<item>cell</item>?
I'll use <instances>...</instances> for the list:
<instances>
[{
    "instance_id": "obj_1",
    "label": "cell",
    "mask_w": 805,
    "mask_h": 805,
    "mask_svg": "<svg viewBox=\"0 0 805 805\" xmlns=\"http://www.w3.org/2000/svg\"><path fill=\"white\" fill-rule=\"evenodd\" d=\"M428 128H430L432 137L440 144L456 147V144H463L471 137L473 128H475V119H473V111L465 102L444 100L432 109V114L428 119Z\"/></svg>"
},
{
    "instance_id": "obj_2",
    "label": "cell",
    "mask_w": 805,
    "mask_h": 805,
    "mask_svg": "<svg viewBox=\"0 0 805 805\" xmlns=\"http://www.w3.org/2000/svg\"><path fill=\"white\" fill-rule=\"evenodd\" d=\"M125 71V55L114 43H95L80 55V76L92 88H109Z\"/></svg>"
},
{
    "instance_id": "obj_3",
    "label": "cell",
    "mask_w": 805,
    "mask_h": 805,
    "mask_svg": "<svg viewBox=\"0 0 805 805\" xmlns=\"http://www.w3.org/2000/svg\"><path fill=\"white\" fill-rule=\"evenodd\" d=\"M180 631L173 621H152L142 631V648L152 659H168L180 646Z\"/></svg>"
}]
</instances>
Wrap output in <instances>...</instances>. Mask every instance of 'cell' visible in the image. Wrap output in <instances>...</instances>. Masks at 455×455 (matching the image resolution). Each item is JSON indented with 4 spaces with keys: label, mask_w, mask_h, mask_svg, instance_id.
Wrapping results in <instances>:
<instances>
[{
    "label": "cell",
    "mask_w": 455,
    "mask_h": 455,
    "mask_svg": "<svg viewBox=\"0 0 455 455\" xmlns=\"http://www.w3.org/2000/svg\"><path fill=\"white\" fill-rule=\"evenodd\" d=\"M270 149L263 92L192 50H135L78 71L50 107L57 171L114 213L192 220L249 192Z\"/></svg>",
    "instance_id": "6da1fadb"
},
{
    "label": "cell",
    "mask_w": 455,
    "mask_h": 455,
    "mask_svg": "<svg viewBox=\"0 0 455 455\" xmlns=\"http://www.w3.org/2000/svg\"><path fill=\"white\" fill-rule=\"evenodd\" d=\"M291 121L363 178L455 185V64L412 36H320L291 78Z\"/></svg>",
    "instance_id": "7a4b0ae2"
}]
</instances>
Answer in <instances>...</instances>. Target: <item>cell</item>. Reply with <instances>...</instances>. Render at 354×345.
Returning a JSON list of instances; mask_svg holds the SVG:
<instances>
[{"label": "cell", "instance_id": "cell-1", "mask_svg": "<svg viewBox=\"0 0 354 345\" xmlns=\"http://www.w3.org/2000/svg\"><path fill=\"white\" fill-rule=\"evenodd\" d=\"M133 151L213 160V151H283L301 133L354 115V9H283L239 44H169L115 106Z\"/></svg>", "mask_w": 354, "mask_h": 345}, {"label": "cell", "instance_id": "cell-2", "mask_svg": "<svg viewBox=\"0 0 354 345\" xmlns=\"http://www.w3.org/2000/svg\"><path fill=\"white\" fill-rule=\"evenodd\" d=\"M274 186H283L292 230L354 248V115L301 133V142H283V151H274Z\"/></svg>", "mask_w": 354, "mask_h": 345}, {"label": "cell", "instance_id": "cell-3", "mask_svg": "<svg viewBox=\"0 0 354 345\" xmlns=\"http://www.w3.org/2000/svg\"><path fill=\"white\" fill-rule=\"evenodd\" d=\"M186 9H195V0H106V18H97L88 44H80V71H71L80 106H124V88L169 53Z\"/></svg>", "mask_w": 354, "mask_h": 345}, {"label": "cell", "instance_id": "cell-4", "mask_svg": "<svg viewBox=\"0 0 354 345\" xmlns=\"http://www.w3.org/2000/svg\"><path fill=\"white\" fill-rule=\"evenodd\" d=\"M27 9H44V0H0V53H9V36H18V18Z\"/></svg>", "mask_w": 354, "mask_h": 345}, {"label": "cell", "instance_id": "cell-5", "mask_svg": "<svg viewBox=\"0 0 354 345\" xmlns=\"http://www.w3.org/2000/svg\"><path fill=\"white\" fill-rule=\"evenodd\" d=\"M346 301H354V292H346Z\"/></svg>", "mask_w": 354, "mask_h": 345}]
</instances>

------------------------------------------------------------------------

#### [Exercise instructions]
Which lines in the data above contain the string "item"? Report each of them in full.

#### [Output of the task]
<item>cell</item>?
Wrap output in <instances>...</instances>. Mask every instance of 'cell' visible in the image. Wrap output in <instances>...</instances>. Masks at 455×455 (matching the image resolution). Each item is JSON indented with 4 spaces with keys: label, mask_w, mask_h, mask_svg, instance_id.
Answer in <instances>...</instances>. Target: <item>cell</item>. Reply with <instances>...</instances>. Render at 354×345.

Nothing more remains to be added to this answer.